▸ Required task: Can you rewrite the records from the line with "From the available options" up to and including the line with "- the fishing", replacing "bounding box" with "bbox" and leaving everything else unchanged?

▸ Entries shown:

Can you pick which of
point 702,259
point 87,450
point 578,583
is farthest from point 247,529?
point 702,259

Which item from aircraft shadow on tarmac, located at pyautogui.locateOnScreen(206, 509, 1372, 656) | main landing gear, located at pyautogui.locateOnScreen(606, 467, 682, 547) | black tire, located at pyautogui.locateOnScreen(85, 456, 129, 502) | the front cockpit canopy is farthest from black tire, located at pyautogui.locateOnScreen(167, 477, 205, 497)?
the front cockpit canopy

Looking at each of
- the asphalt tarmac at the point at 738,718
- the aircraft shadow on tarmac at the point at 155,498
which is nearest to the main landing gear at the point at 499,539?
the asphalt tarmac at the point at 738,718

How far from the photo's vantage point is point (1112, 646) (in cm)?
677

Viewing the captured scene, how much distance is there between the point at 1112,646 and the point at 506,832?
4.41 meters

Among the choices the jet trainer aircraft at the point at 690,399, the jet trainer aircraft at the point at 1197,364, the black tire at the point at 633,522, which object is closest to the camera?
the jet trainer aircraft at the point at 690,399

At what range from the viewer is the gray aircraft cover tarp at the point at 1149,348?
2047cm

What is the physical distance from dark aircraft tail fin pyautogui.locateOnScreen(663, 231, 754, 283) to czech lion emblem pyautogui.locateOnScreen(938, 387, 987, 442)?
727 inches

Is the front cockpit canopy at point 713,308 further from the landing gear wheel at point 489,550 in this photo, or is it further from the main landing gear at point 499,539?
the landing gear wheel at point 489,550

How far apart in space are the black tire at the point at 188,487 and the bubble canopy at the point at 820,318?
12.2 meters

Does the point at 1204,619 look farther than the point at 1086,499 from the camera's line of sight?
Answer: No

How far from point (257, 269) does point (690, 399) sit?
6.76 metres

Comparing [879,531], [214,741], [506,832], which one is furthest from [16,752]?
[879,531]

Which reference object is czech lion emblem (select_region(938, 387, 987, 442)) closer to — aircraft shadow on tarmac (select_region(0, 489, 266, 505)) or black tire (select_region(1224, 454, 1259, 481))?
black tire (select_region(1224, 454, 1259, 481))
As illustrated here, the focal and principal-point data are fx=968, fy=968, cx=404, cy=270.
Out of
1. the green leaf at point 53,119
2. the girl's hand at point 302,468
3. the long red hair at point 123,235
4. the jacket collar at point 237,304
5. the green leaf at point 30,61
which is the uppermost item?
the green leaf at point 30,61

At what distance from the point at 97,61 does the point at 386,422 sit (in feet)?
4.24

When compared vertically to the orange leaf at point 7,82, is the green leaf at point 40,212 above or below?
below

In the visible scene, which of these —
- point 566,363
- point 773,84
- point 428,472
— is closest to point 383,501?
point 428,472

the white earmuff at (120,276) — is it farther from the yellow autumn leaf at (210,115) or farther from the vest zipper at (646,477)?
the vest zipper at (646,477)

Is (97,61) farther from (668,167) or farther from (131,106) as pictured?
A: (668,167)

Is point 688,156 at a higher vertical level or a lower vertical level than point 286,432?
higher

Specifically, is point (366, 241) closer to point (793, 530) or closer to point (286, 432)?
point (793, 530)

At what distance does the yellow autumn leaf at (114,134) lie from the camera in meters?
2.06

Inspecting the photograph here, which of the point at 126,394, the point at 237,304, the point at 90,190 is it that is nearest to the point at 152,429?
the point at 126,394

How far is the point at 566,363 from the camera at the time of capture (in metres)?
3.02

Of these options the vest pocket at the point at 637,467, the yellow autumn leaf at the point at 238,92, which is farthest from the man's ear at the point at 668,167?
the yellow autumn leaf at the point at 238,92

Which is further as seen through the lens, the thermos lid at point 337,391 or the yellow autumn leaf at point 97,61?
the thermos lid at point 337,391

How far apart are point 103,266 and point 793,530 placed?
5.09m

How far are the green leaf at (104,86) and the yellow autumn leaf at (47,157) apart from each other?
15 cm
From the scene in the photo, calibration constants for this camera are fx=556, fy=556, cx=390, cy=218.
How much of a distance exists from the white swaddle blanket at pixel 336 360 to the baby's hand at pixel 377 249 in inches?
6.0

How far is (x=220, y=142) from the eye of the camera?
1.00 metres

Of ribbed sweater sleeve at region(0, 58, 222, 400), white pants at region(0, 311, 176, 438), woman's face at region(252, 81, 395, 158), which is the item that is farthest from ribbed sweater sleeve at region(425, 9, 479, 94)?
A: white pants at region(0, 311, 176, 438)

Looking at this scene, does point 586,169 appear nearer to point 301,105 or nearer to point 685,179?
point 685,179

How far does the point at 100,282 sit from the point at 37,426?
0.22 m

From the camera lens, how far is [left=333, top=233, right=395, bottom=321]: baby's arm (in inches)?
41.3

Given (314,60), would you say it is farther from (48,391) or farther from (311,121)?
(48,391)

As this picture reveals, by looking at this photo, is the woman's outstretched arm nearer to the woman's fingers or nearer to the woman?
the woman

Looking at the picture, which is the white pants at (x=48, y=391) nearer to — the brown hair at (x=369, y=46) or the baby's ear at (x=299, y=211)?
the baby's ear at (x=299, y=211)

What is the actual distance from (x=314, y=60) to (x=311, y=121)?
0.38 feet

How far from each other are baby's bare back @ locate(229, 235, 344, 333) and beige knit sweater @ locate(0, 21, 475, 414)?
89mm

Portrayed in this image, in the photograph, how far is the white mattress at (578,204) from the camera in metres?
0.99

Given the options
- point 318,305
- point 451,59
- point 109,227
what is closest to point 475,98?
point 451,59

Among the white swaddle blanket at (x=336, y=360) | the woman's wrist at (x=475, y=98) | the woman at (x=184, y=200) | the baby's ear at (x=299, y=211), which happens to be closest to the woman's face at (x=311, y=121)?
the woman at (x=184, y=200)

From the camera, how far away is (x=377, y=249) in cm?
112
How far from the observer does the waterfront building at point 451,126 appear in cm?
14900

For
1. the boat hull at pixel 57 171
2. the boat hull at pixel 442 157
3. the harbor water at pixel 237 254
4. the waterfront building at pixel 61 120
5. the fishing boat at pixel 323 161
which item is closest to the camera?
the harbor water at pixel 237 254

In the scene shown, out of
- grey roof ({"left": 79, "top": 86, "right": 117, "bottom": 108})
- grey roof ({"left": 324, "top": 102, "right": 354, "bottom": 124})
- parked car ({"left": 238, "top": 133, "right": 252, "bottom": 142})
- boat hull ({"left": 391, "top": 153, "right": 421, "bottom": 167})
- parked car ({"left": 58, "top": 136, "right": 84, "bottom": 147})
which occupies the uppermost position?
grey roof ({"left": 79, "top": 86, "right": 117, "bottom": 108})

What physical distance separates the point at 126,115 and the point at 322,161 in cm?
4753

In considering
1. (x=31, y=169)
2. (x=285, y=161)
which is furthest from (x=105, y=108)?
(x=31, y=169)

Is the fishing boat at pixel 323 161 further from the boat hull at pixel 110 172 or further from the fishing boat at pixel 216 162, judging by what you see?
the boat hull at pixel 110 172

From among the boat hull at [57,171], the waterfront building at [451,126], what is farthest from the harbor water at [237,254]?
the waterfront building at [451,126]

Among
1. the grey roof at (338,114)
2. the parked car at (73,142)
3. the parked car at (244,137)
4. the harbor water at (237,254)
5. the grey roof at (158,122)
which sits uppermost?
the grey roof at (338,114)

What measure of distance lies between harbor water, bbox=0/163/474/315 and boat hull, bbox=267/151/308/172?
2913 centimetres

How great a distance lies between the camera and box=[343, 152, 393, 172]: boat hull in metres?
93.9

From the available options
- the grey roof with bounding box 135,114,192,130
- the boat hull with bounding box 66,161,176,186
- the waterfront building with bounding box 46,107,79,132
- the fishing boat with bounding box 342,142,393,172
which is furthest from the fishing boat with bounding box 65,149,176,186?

▸ Written solution:
From the available options
- the grey roof with bbox 135,114,192,130
- the boat hull with bbox 66,161,176,186
- the waterfront building with bbox 46,107,79,132
- the fishing boat with bbox 342,142,393,172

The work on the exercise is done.